†Laboratory of Advanced Materials, Fudan University, Shanghai 200433, China.
‡Department of Chemistry, National University of Singapore, Singapore 117543, Singapore.
J Am Chem Soc. 2015 May 27;137(20):6550-8. doi: 10.1021/jacs.5b00981. Epub 2015 May 14.
Growing interest in lanthanide-doped nanoparticles for biological and medical uses has brought particular attention to their safety concerns. However, the intrinsic toxicity of this new class of optical nanomaterials in biological systems has not been fully evaluated. In this work, we systematically evaluate the long-term cytotoxicity of lanthanide-doped nanoparticles (NaGdF4 and NaYF4) to HeLa cells by monitoring cell viability (mitochondrial activity), adenosine triphosphate (ATP) level, and cell membrane integrity (lactate dehydrogenase release), respectively. Importantly, we find that ligand-free lanthanide-doped nanoparticles induce intracellular ATP deprivation of HeLa cells, resulting in a significant decrease in cell viability after exposure for 7 days.

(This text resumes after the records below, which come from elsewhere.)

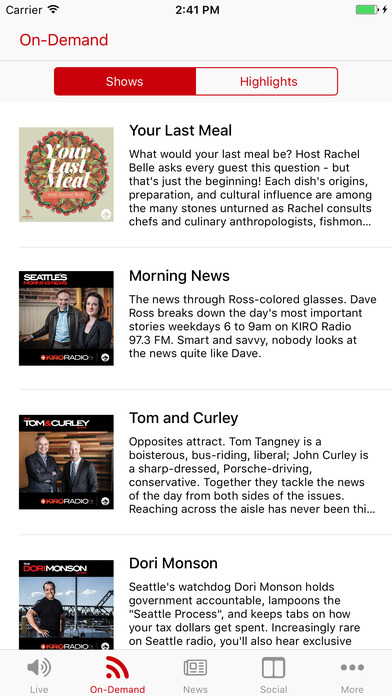 iPhone Screenshot 2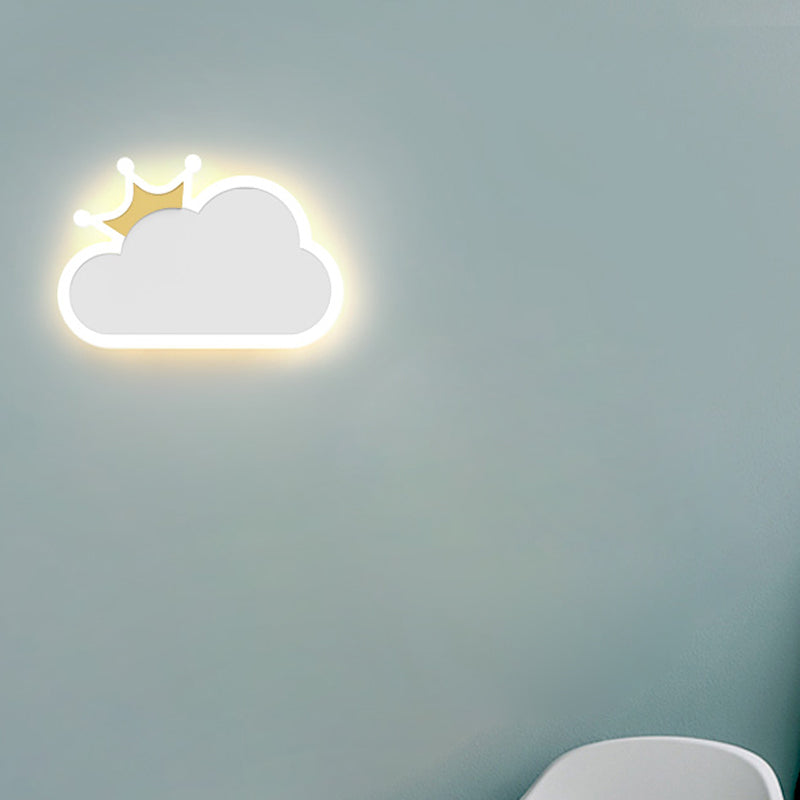 Lampade a parete geometriche multi -luci a parete moderne lampade in metallo in metallo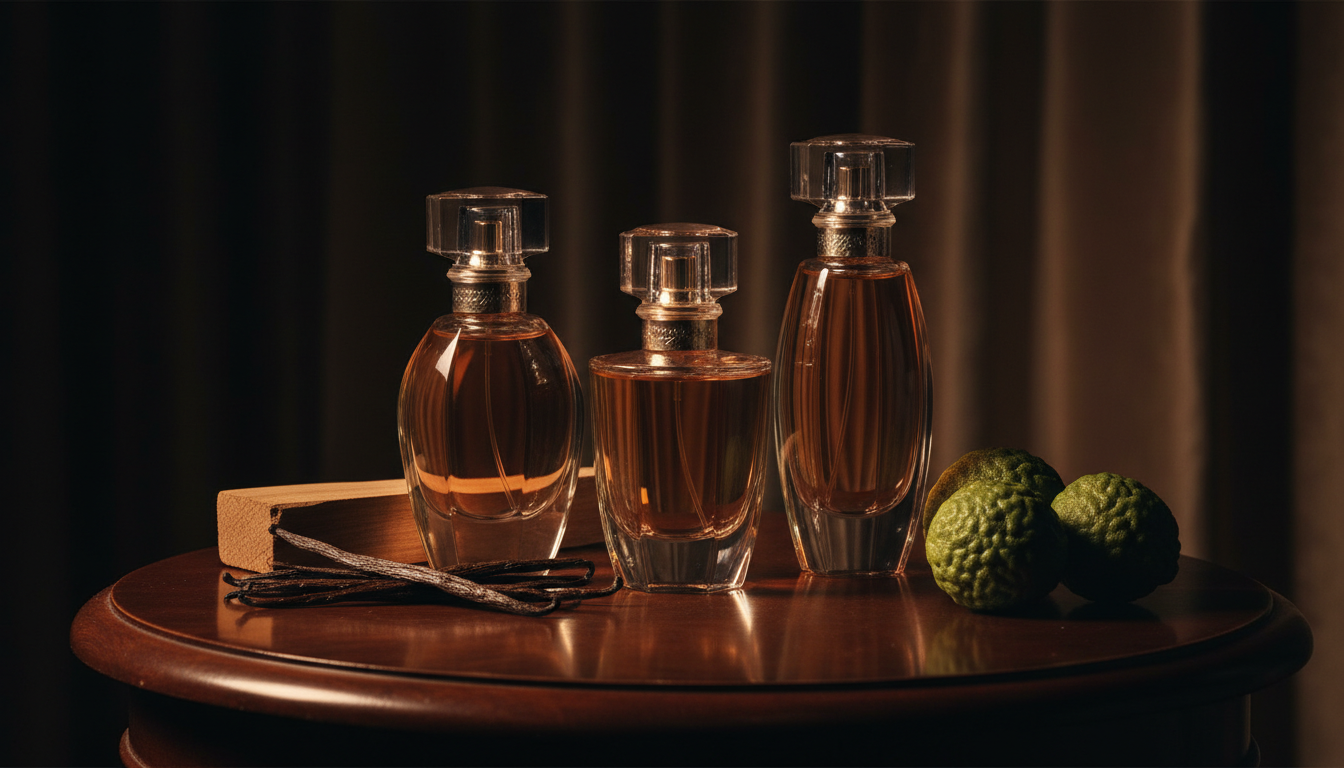 Melhores Ocasioes para Usar um Perfume que Brilha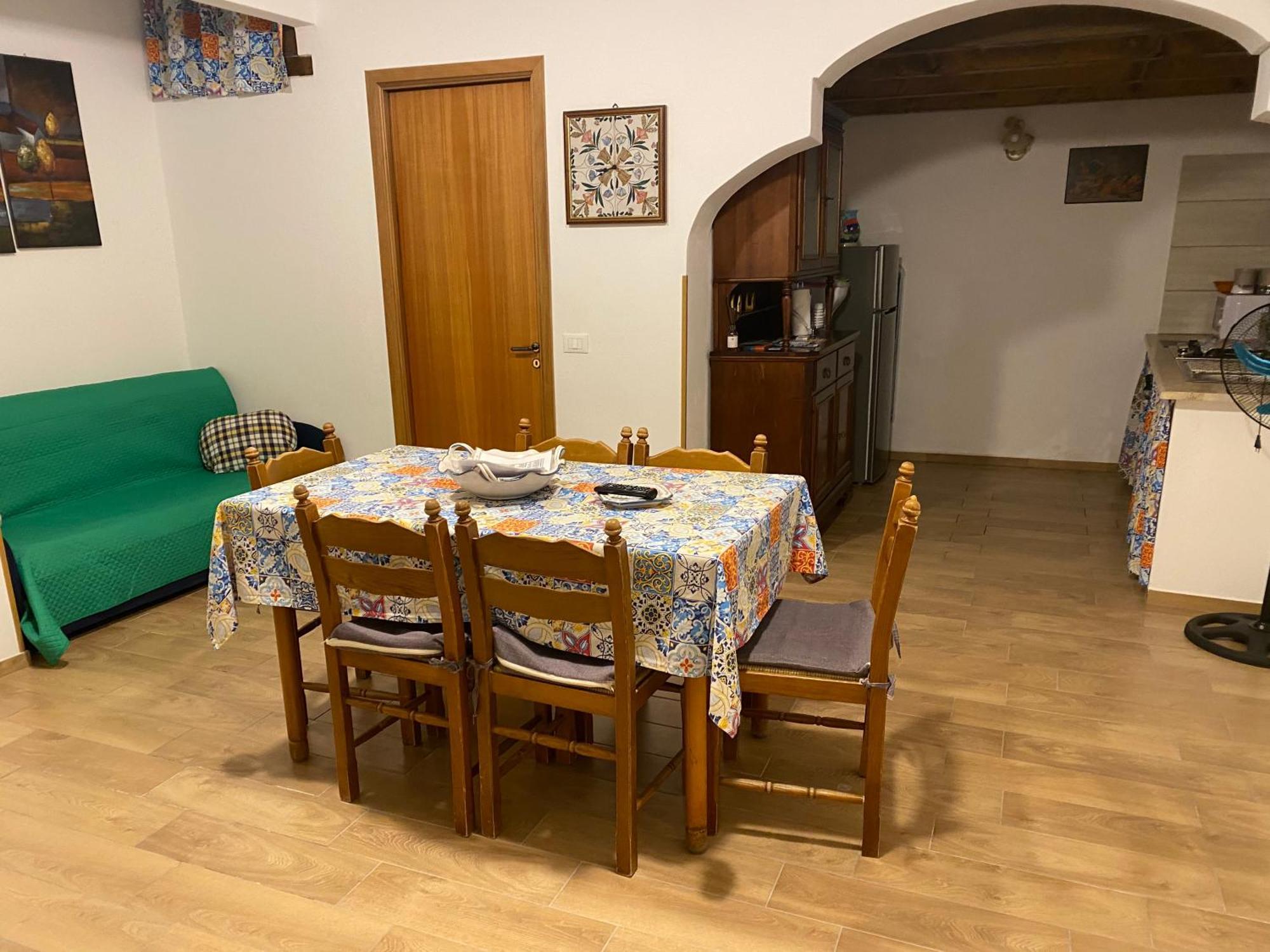 Pietro Holiday Home Castellammare del Golfo Exteriér fotografie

We attribute the particle-induced cell death to two distinct cell death pathways, autophagy and apoptosis, which are primarily mediated via the interaction between the nanoparticle and the phosphate group of cellular ATP. The understanding gained from the investigation of cytotoxicity associated with lanthanide-doped nanoparticles provides keen insights into the safe use of these nanoparticles in biological systems.
人们对镧系掺杂纳米粒子在生物和医学方面的应用越来越感兴趣,这引起了人们对其安全性的关注。然而,这类新型光学纳米材料在生物系统中的固有毒性尚未得到充分评估。在这项工作中,我们通过分别监测细胞活力(线粒体活性)、三磷酸腺苷(ATP)水平和细胞膜完整性(乳酸脱氢酶释放),系统地评估了镧系掺杂纳米粒子(NaGdF4 和 NaYF4)对 HeLa 细胞的长期细胞毒性。重要的是,我们发现无配体的镧系掺杂纳米粒子会导致 HeLa 细胞内的 ATP 耗竭,从而导致暴露 7 天后细胞活力显著下降。我们将颗粒诱导的细胞死亡归因于两种不同的细胞死亡途径,自噬和细胞凋亡,这主要是通过纳米颗粒与细胞 ATP 的磷酸基团相互作用介导的。从对镧系掺杂纳米粒子相关细胞毒性的研究中获得的认识,为这些纳米粒子在生物系统中的安全应用提供了深刻的见解。